Revolution #9 has a lot of strengths. Risley's performance is really excellent. Looking like a cross between Tom Cruise and Conan O'Brien, Risley manages to balance his character's illness and his humanity. This isn't a TV movie version of schizophrenia with dramatic outbursts and sullen introspection. One excellent example of how far into his character Risley plays is a scene where he sits in on a hearing of whether he can be held in a hospital for two weeks against his will. At first he sits quietly, leading the audience to believe that he is conscious (or conniving) enough to fool the judge into letting him loose. But as the hearing wears on he becomes enraged and demonstrates exactly why he needs to be watched carefully in the first place. Risley doesn't let James become a character played by an actor with an eye on the big picture in this scene or any other. He's totally lost in the moment and in his own mind and he convinces with tragic accuracy.
Shelly (who also served as associate producer) turns what could have been a thankless role into one of tremendous sympathy. She doesn't come off as perfectly patient or mature but rather a real, confused, determined woman. Her little-girl voice is at odds with her strong stance on sticking by her fiancee, but she's also naive as well. It's a subtle, effective performance that deserves attention.

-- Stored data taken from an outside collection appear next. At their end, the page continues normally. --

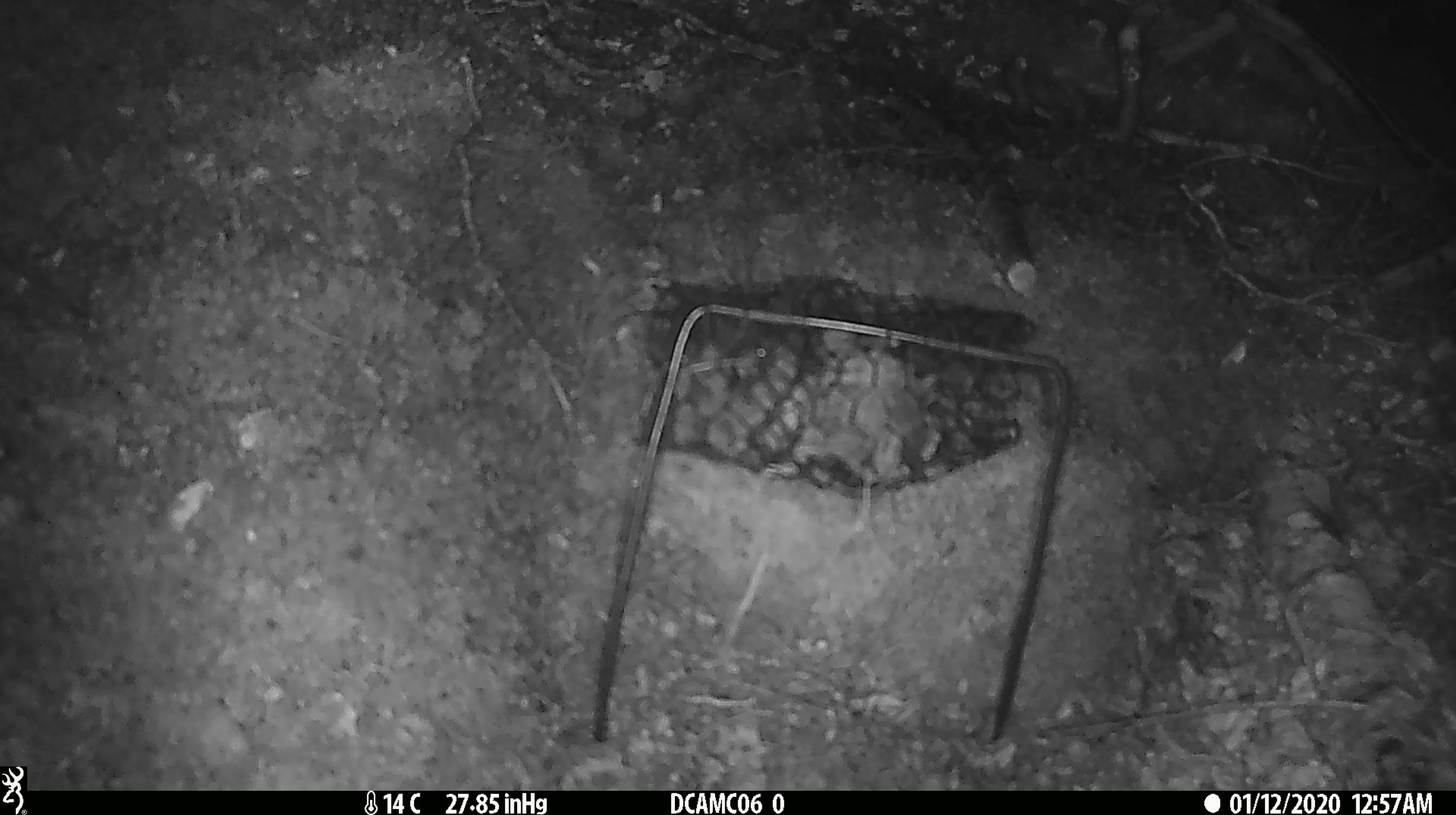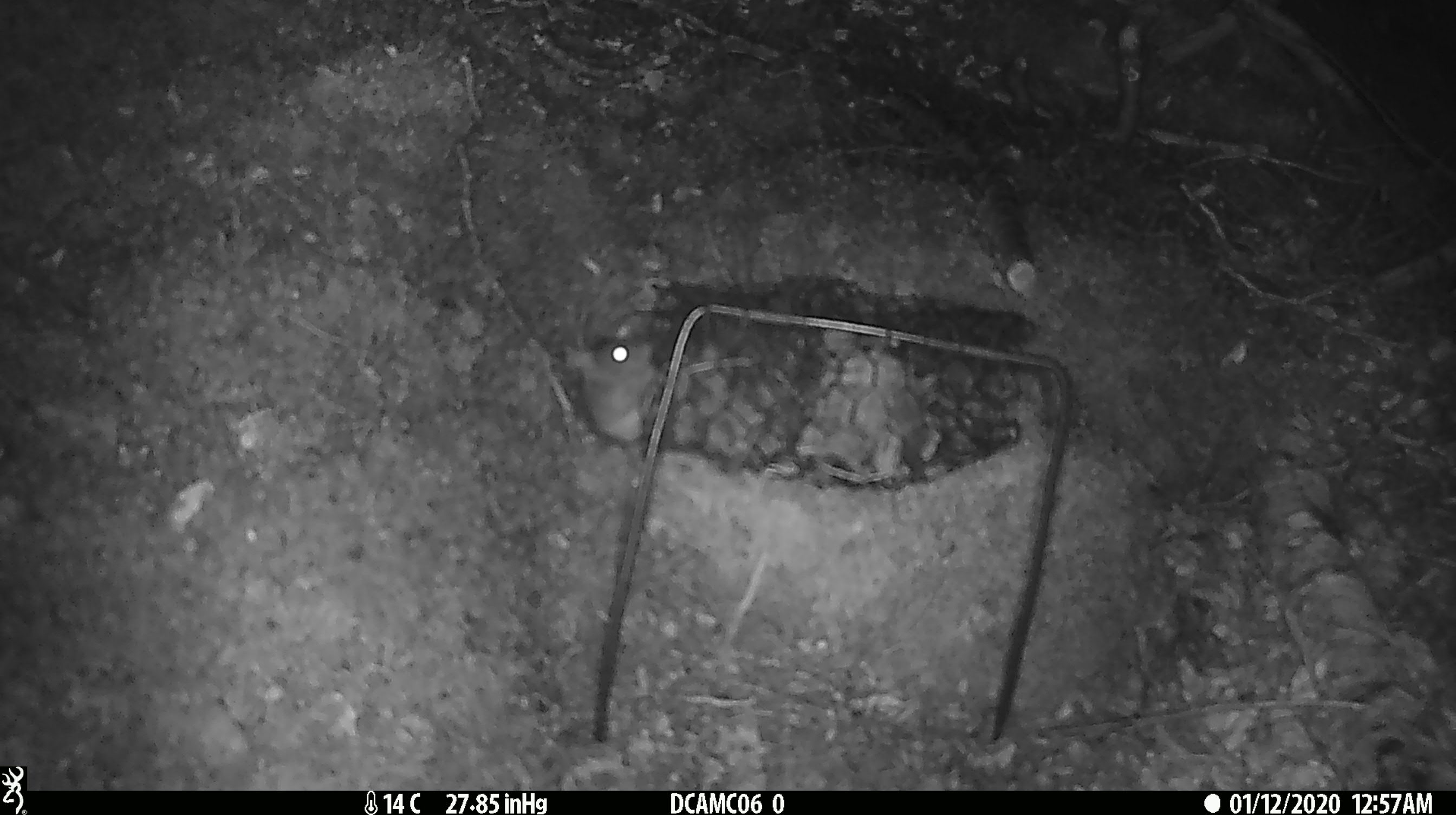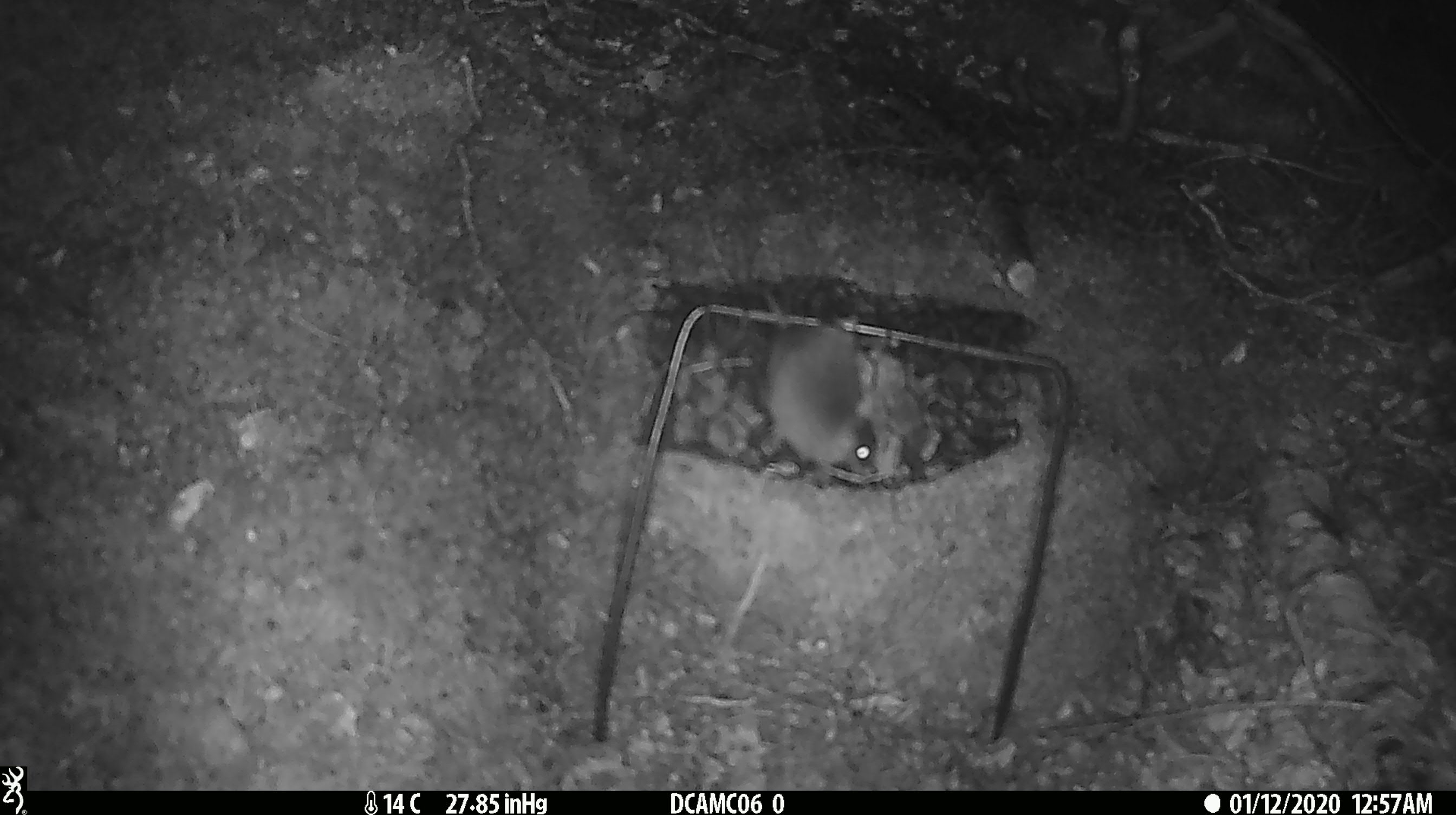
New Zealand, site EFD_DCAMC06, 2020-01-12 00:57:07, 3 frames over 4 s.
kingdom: Animalia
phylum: Chordata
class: Mammalia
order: Rodentia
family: Muridae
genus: Mus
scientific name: Mus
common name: mouse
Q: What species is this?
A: Mouse (Mus).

Gray is also terrific in his short role. He perfectly conveys the artiste caught in a commercial world, a conflict itself that hints at McCann's concerns. In one particularly strong scene James and McCrae meet for an interview (McCrae thinks James is interviewing him for an online magazine, James plans to force McCrae to admit to the conspiracy) and McCann finds the opportunity to make keen observations on two forms of delusion. James impatiently tries to get McCrae to confess while McCrae fools himself into still believing that James is interested in his observations on life and art long after it should be clear that James is losing it. Both actors help make this scene totally riveting.
Another aspect of the film is its even-handed treatment of the medical community. Ultimately it's the bureaucracy of modern medicine that fails James but no one person is shown as the villain. James' doctors and therapists are well-meaning if sometimes naive and the appointed lawyer who tries to get him released from the hospital - something that is definitely not in his best interest - is played as dispassionate, a woman only doing her job. Even the insurance auditor, the man who ultimately causes James to be released, is just a cog in the machine, an anonymous guy sitting in an office, wearing a headset. It's not a question of sinister people but rather a system that doesn't care.
Revolution #9 features fine performances but ultimately it's McCann's film. There is a strong directorial stamp on every frame of this stylish film that is able to visualize schizophrenia but is still confident enough to step back and look at the sick character with a sane eye. McCann's previous film, Desolation Angels was an emotionally ambitious but seriously flawed film that kept the audience at arm's length with over-the-top histrionics and ugly cinematography. Revolution #9 is a major step forward. It's a film that serious audiences should find nearly hypnotizing, from the innocuous opening to the dark, bravely ambiguous ending.
The disc also includes two short films by McCann: Naughty Eyes, a highly-stylized, very short and rather pointless piece, and Ivoryland, a music video for Kathy Good, who also appears in the main feature.
The disc also includes a trailer and filmographies.